* [Aim of the exercise] Transcribe the passage of the sex selection briefing below, from "Sex selection may" up to and including "about sex selection.".

* [Document passage]
<<<<

The Human Fertilisation and Embryology Bill 2007-8
Briefings from the Christian Medical Fellowship

Background

Sex selection may be considered for either social or medical reasons and there are three stages at which it can be performed. Sex selection by PGD at embryo stage currently has to be approved by the HFEA and the Bill maintains the ban on sex selection for non-medical reasons such as 'family balancing'. However, there are always ethical concerns about sex selection.

Sex selection for social reasons

Parents may wish to 'balance' their family – eg already having a boy they may want a girl to complete a family of two children, or vice-versa. In some cultures males are favoured over females, and in China, which only allows one child per couple, there is a definite bias towards boys. Some parents may wish to replace a lost child and this raises more emotive issues still.

>>>>

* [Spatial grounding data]

<<<<

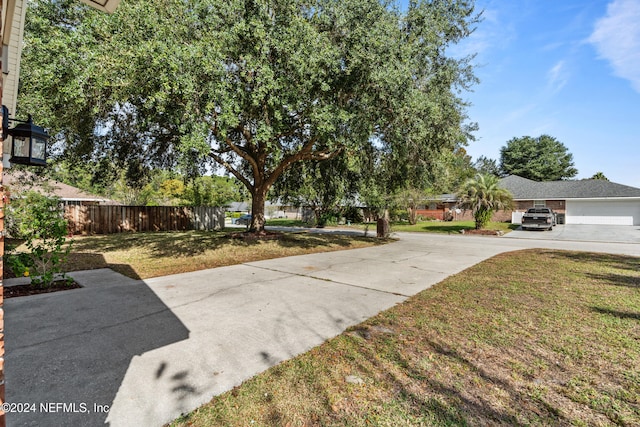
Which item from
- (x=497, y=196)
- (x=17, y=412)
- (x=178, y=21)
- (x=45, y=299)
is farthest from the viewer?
(x=497, y=196)

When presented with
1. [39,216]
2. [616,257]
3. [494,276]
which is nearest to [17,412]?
[39,216]

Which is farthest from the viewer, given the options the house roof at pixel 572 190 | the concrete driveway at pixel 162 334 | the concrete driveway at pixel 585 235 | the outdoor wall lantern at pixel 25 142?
the house roof at pixel 572 190

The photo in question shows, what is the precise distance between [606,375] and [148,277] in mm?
7300

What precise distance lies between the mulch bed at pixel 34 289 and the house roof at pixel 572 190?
34.8 meters

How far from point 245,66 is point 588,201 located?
1282 inches

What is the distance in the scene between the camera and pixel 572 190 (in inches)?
1117

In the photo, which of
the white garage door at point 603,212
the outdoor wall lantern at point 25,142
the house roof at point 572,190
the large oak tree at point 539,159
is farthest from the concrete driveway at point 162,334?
the large oak tree at point 539,159

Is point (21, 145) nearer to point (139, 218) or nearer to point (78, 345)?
point (78, 345)

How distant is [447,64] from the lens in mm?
10164

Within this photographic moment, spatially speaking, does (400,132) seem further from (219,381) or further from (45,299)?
(45,299)

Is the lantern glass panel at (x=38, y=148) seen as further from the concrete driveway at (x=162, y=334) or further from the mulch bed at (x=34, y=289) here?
the mulch bed at (x=34, y=289)

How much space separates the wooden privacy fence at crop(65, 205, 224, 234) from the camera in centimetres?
1488

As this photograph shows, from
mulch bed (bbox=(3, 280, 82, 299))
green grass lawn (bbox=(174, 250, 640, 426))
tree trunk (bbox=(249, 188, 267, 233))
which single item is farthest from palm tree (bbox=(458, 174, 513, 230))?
mulch bed (bbox=(3, 280, 82, 299))

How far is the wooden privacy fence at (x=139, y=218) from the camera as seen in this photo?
48.8ft
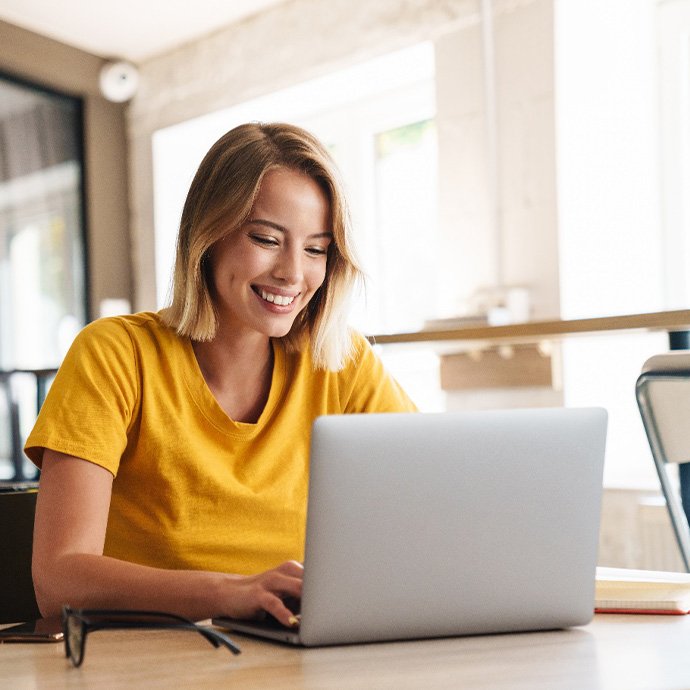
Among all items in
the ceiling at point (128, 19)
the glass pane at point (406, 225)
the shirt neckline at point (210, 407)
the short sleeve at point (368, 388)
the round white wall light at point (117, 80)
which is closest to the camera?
the shirt neckline at point (210, 407)

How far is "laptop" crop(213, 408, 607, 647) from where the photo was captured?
80 centimetres

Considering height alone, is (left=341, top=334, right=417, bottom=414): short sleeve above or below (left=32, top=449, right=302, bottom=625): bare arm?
above

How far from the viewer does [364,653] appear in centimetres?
79

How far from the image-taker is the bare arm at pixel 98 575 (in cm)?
88

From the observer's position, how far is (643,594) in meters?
0.98

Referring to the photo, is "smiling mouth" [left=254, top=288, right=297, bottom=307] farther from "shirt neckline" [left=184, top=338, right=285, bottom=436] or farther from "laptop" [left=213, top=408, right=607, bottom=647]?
"laptop" [left=213, top=408, right=607, bottom=647]

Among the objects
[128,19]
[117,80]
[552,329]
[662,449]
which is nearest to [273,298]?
[552,329]

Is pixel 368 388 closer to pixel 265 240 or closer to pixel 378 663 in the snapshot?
pixel 265 240

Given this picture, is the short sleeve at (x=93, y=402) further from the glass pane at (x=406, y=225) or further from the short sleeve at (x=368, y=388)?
the glass pane at (x=406, y=225)

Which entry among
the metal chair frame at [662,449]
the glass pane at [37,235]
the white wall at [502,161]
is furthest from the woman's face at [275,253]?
the glass pane at [37,235]

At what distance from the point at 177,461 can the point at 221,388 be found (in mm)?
149

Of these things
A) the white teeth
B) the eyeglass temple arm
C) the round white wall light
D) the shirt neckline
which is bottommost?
the eyeglass temple arm

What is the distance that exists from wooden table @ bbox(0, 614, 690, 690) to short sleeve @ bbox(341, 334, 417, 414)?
0.64 m

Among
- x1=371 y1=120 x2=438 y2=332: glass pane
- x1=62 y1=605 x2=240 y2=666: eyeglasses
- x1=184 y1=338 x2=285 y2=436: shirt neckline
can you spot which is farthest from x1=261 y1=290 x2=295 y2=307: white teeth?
x1=371 y1=120 x2=438 y2=332: glass pane
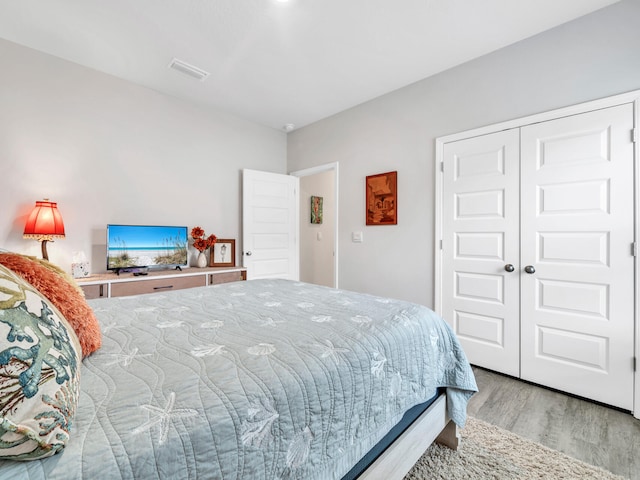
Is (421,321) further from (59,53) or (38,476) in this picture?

>>>>

* [Answer section]
Sex selection may be considered for either social or medical reasons and there are three stages at which it can be performed. Sex selection by PGD at embryo stage currently has to be approved by the HFEA and the Bill maintains the ban on sex selection for non-medical reasons such as 'family balancing'. However, there are always ethical concerns about sex selection.